● Directions
In your reply, repeat every entry exactly and skip over each picture.
══ Material provided ══
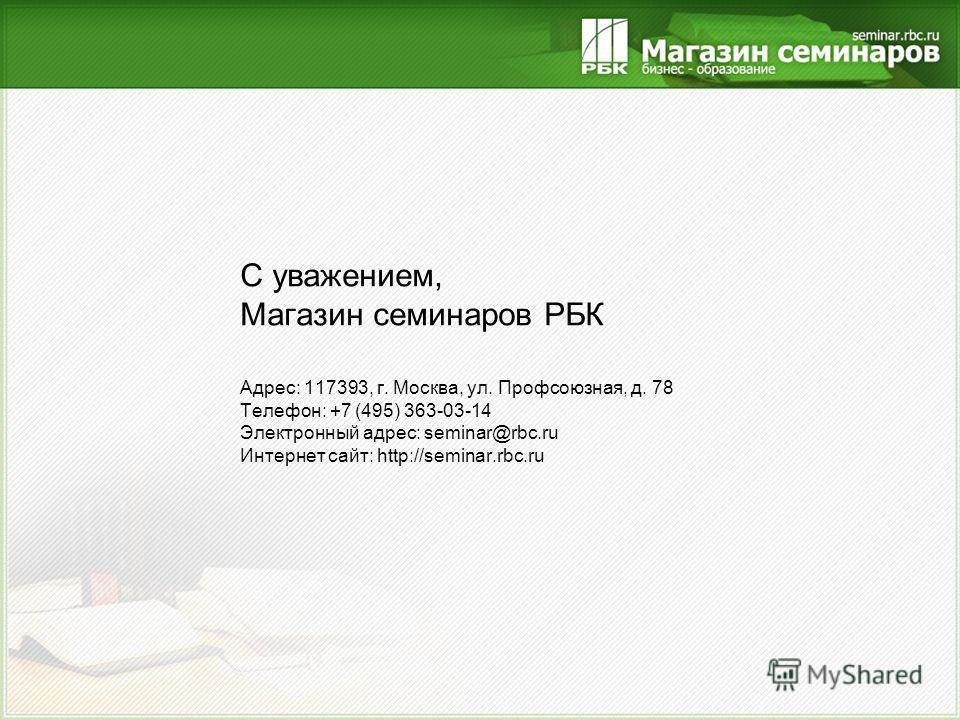 C уважением, Магазин семинаров РБК Адрес: 117393, г. Москва, ул. Профсоюзная, д. 78 Телефон: +7 (495) 363-03-14 Электронный адрес: seminar@rbc.ru Интернет сайт: http://seminar.rbc.ru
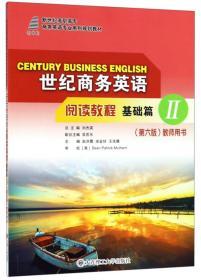 世纪商务英语 阅读教程  基础篇2 第六版 教师用书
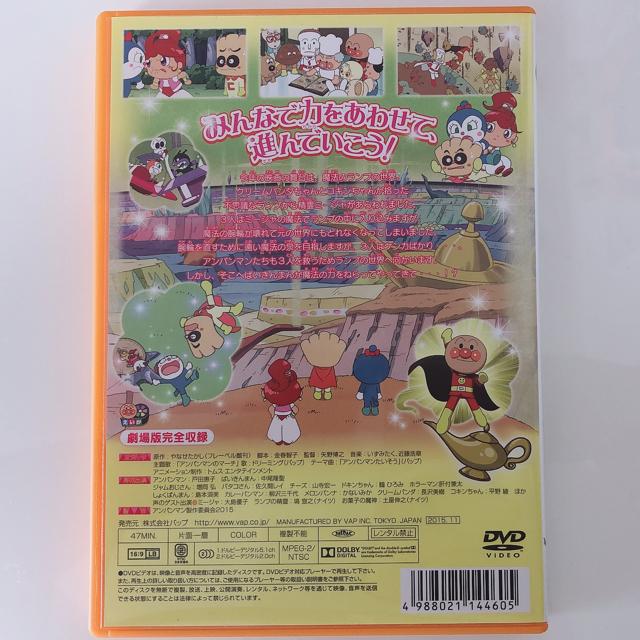 アンパンマン それいけ アンパンマン ミージャと魔法のランプ Dvd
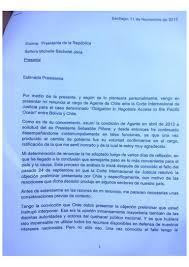 MareaVerde U201cQuerida Familia Su Instituto Renuncia A Ayudas Para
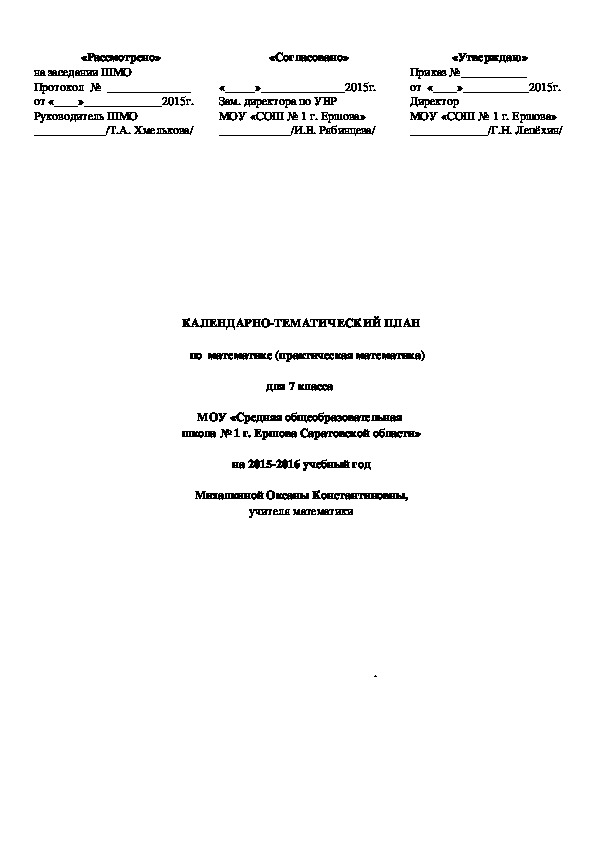 КАЛЕНДАРНО-ТЕМАТИЧЕСКИЙ ПЛАН      по  математике (практическая математика)  для 7 класса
═══
● Response for this exercise
 C уважением, Магазин семинаров РБК Адрес: 117393, г. Москва, ул. Профсоюзная, д. 78 Телефон: +7 (495) 363-03-14 Электронный адрес: seminar@rbc.ru Интернет сайт: http://seminar.rbc.ru
 世纪商务英语 阅读教程  基础篇2 第六版 教师用书
 アンパンマン それいけ アンパンマン ミージャと魔法のランプ Dvd
 MareaVerde U201cQuerida Familia Su Instituto Renuncia A Ayudas Para
 КАЛЕНДАРНО-ТЕМАТИЧЕСКИЙ ПЛАН      по  математике (практическая математика)  для 7 класса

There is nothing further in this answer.